Although graph convolutional networks achieve state-of-the-art performance on important prediction problems in social networks and knowledge graphs, they have not yet been used for problems in computational biology. Our model extends graph convolutional networks by incorporating support for multiple edge types, each type representing a different side effect, and by providing a form of efficient weight sharing for multimodal graphs with a large number of edge types.

8 Conclusion

We presented Decagon, an approach for predicting side effects of drug pairs. Decagon is a general graph convolutional neural network designed to operate on a large multimodal graph where nodes can be connected through a large number of different relation types. We use Decagon to, for the first time, infer a prediction model that can identify side effects of pairs of drugs.

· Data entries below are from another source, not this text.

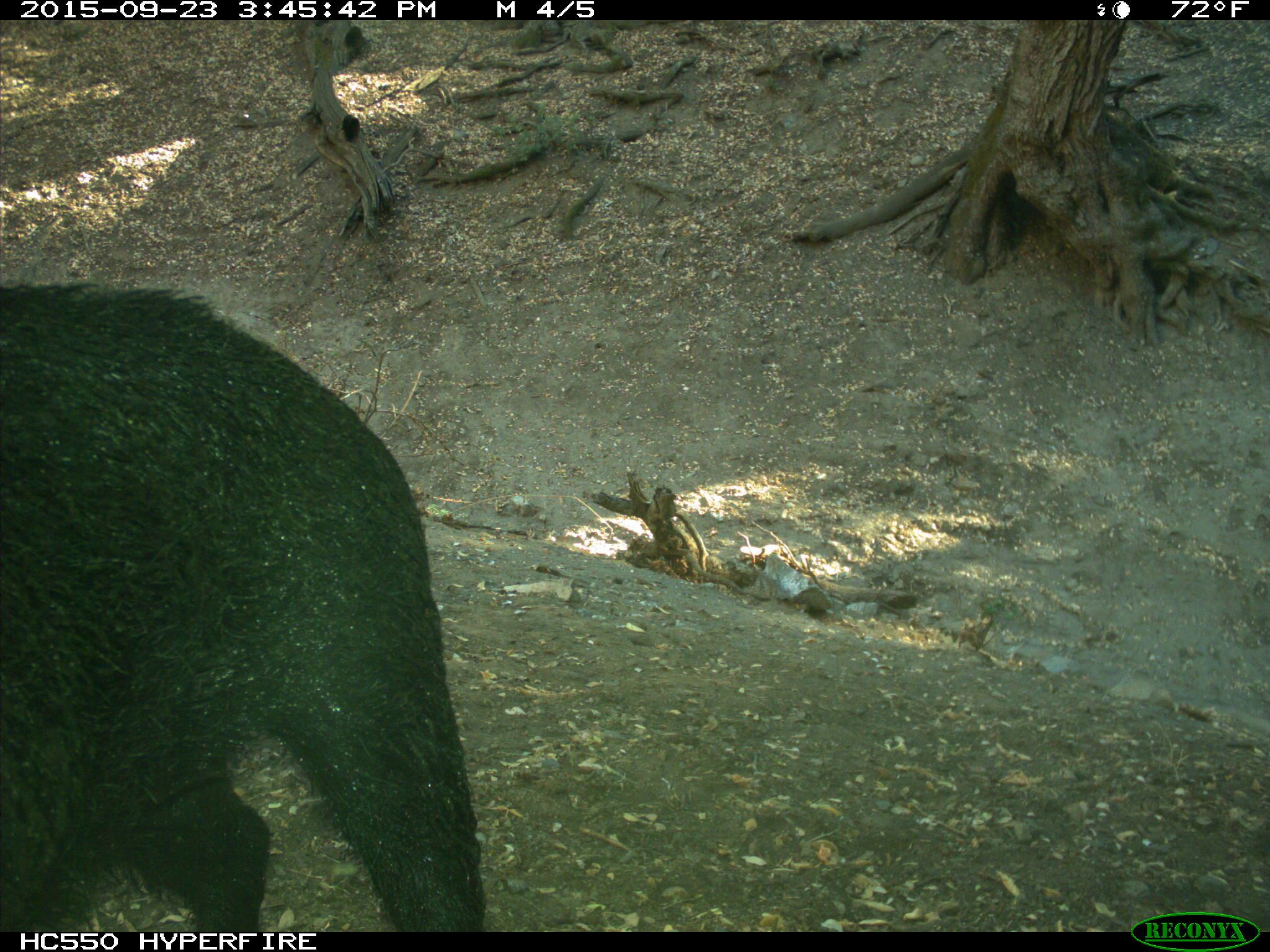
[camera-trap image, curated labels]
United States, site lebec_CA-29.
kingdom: Animalia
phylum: Chordata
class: Mammalia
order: Artiodactyla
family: Suidae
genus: Sus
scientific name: Sus scrofa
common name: wild boar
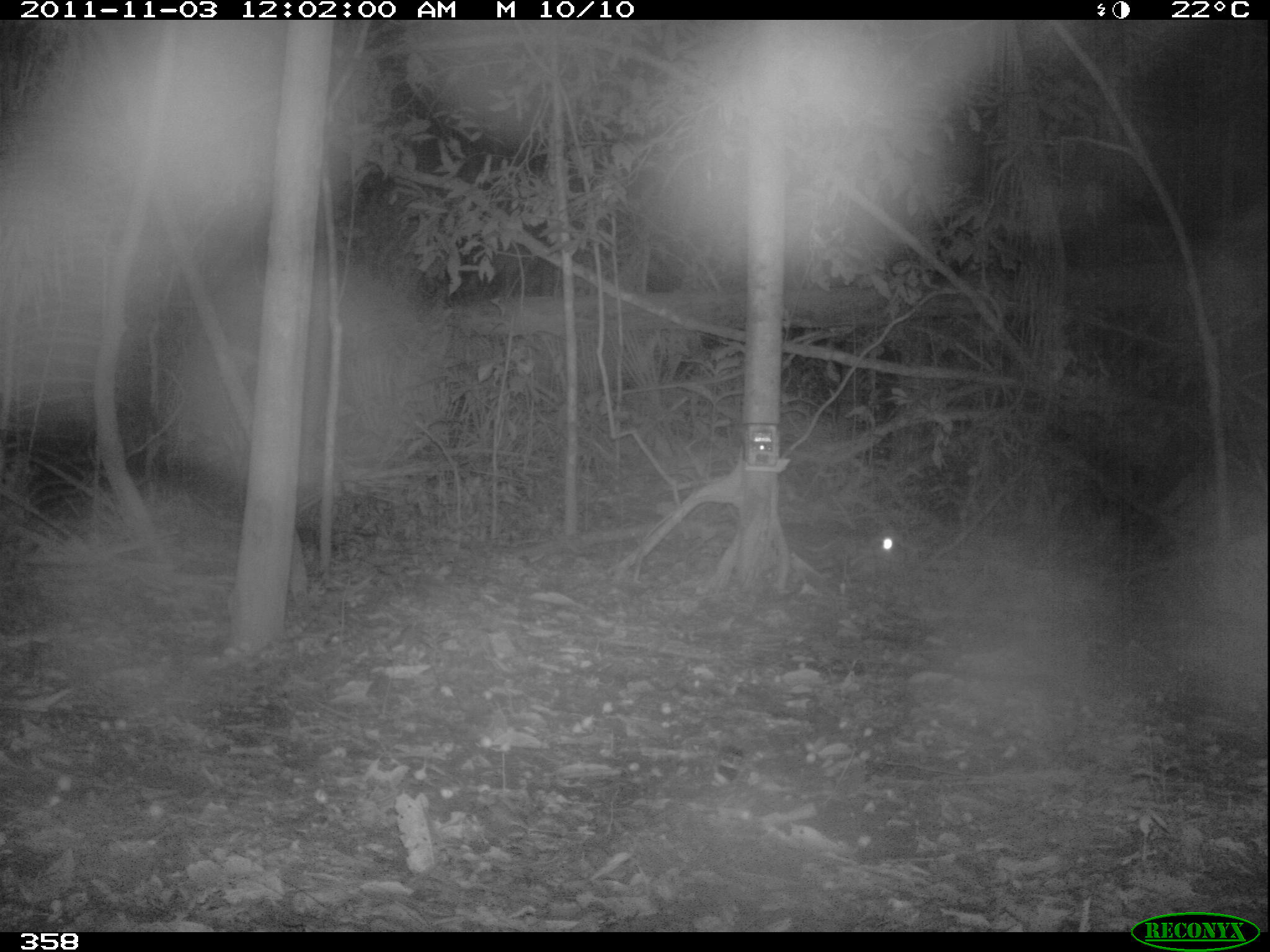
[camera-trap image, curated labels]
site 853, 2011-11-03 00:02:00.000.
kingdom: Animalia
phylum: Chordata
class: Mammalia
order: Rodentia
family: Cuniculidae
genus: Cuniculus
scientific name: Cuniculus paca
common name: spotted paca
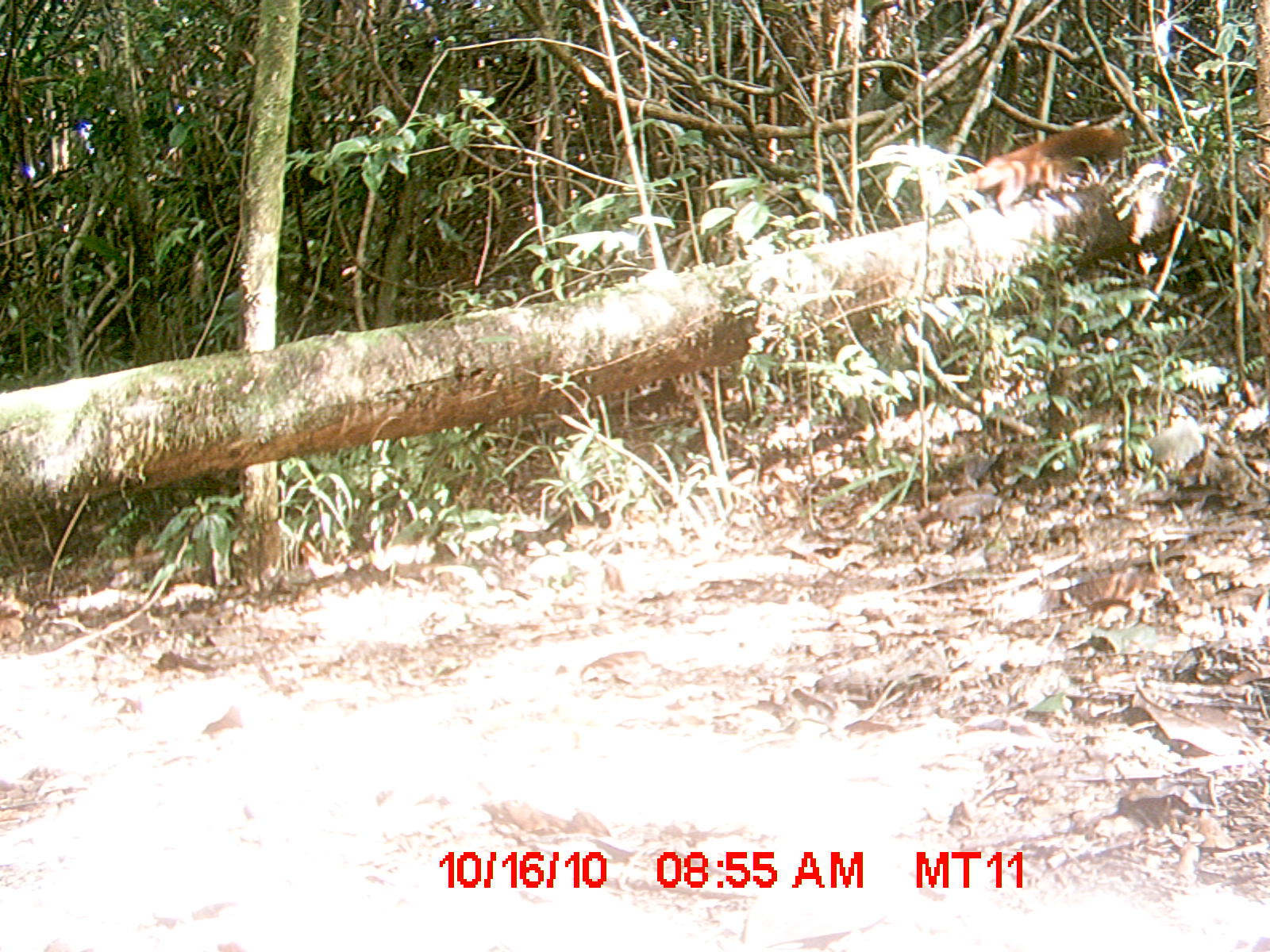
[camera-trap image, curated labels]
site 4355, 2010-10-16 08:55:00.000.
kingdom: Animalia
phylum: Chordata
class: Mammalia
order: Carnivora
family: Eupleridae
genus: Galidia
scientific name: Galidia elegans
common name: ring-tailed vontsira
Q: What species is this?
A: Galidia elegans (ring-tailed vontsira).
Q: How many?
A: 1.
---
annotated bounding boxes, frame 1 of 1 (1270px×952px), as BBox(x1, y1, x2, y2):
galidia elegans: BBox(927, 124, 1134, 217)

Decagon predicts an association between a side effect and a co-prescribed drug pair (i.e. a drug combination) to identify side effects that cannot be attributed to either drug alone. The graph convolutional model achieves excellent accuracy on the polypharmacy side effect prediction task, allows us to consider nearly a thousand different side effect types integrating molecular and patient population data, and provides insights into clinical manifestation of drug–drug interactions.

There are several directions for future study. Our approach integrates molecular protein–protein and drug–target networks together with population-level patients’ side effect data. Other sources of biomedical information, such as dosed concentration levels of drugs, might be relevant for modeling side effects of drug pairs, and we hope to investigate the utility of integrating them into the model. As Decagon’s graph convolutional model is a general approach for multirelational link prediction in any multimodal network, it would be interesting to apply it to other domains and problems, for example, finding associations between patient outcomes and comorbid diseases, or for identifying dependencies between mutant phenotypes and gene–gene interactions.

Funding

This research was supported in part by NSF IIS-1149837, NIH BD2K U54EB020405, DARPA SIMPLEX, Stanford Data Science Initiative and Chan Zuckerberg Biohub.

Conflict of Interest: none declared.